Jordanluca Spring 2024 Fashion Show

Jordanluca

Spring 2024 Men's Fashion Show Review

Review of Jordanluca Spring 2024 Fashion Show

A Thorn in the Flesh

By Mark Wittmer

While women’s looks and gender fluid styling and casting have always been a part of Jordanluca’s MO since it burst onto the Milan scene four years ago, Spring 2024 was the first time the brand officially shared a full women’s collection alongside the men’s. The idea of the binary and exploiting and overcoming its oppositions was the driving force of the collection, which was the design duo of Jordan Bowen and Luca Marchetto’s most psychosexual and gripping to date.

This dualism was embodied in the roses and thorns that spiked their way throughout the collection (a recurring theme for the designers, though this time around things felt more thorn-forward), as well as and especially in the use of latex, which conjured in a single moment the hospital, the slaughterhouse, and the sex dungeon: birth, life, sex, and death in one.

The multi-purpose material was used to spectacular effect as a pink sheath dress slightly more than a third of the way through the show. Designed perfectly in tune with the properties of the material, it moved beautifully with the movements of its wearer as it clung to the body, revealing and concealing at once – and of course conjuring up all the various uses of latex at once.

This daring and decisive use of material construction carried across the whole collection as the design duo played with hybridity and inversion, or blurred the lines between underwear and outerwear. Even as categories were distorted, however, a strong and distinct sense of the masculine and the feminine come through as touches like shoulder pads or cinched waists emphasize archetypal bodily forms and specific geocultural references like Wall Street suiting and western wear make appearances.

For a collection that feels so provocative and distinct, it would be surprising for the spring season cliché of floral print to make an appearance, but that it does. And yet it totally works with the collection’s reconsideration of typical gender codes and dressing conventions, especially as the thorns feel more emphasized than their petaled counterparts. These thorns also angularly jut out of shoes and cascaded down handbag straps, but it was in the sculptural jewelry – earrings, cuffs, and neckpieces – that their impact was felt most sharply.

The brand’s press release shared that Leonard Lauder’s coinage of the “Lipstick Index” – the supposed pattern that lipstick sales are inversely commensurate with the health of the economy (which has actually been discredited, but that’s not the point) was a foundational reference for the collection.
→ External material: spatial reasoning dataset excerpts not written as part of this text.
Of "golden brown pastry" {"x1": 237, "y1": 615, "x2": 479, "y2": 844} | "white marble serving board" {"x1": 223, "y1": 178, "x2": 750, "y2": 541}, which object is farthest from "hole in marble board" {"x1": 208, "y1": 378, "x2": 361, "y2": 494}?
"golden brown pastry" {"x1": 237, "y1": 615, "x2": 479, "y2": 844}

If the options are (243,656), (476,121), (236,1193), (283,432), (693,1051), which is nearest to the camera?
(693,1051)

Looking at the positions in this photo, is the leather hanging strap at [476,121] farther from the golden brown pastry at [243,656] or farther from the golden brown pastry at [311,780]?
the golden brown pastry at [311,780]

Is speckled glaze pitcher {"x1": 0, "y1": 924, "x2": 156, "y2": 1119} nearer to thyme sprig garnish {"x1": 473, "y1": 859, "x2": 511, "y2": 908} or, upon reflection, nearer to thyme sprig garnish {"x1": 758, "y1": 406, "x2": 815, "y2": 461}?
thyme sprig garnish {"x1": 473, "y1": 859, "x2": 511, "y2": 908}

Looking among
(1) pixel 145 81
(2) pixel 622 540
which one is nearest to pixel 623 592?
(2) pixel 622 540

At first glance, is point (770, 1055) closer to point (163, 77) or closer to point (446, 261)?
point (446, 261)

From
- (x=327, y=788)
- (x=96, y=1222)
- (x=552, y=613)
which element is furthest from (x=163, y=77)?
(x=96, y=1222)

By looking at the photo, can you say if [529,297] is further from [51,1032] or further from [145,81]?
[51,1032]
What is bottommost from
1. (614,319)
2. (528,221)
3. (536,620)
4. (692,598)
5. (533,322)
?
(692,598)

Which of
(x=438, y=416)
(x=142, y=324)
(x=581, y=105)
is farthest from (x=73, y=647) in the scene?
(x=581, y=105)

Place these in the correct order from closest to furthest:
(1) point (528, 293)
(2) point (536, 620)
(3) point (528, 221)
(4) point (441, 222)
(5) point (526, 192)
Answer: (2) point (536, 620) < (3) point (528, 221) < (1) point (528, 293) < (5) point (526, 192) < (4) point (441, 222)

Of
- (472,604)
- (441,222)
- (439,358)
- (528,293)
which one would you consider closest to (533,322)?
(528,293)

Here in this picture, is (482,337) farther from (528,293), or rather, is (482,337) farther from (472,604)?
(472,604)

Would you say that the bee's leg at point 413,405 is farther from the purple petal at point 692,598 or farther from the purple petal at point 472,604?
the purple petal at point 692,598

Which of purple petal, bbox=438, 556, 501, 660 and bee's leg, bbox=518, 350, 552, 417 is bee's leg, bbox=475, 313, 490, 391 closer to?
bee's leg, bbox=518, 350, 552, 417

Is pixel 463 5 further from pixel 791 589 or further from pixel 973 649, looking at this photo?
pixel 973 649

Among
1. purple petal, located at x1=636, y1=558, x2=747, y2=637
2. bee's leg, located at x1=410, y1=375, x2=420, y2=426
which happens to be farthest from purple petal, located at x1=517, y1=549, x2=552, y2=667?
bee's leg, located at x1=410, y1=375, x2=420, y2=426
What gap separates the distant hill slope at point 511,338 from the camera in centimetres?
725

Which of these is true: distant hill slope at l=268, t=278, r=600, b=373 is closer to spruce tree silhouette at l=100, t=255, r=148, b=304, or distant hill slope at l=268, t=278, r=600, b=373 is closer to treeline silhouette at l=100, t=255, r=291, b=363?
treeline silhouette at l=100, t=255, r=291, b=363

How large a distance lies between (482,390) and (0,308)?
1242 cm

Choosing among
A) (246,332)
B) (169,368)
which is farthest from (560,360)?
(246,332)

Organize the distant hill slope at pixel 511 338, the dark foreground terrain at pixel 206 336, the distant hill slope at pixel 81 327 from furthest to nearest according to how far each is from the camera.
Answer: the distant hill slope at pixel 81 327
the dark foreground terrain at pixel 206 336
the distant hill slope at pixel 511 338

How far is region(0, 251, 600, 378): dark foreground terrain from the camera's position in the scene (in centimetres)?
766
As we’ve been hearing a lot of talk about moving into a recession any time now and how fashion will respond to this economic shift, the reference feels especially apt.

But Jordanluca have responded to this anxiety by defying it, and electrifyingly so; instead of advocating for sensible wardrobe investments (like many of their more established contemporaries), they take a deep dive into the paradoxes of human fears and longings, with all of the sexual tension, violence, and fracturing of identity therein. Thrilling, eerie, sexy, and off-putting, the collection cements Jordanluca as having one of the most exciting and provocative new perspectives on fashion today.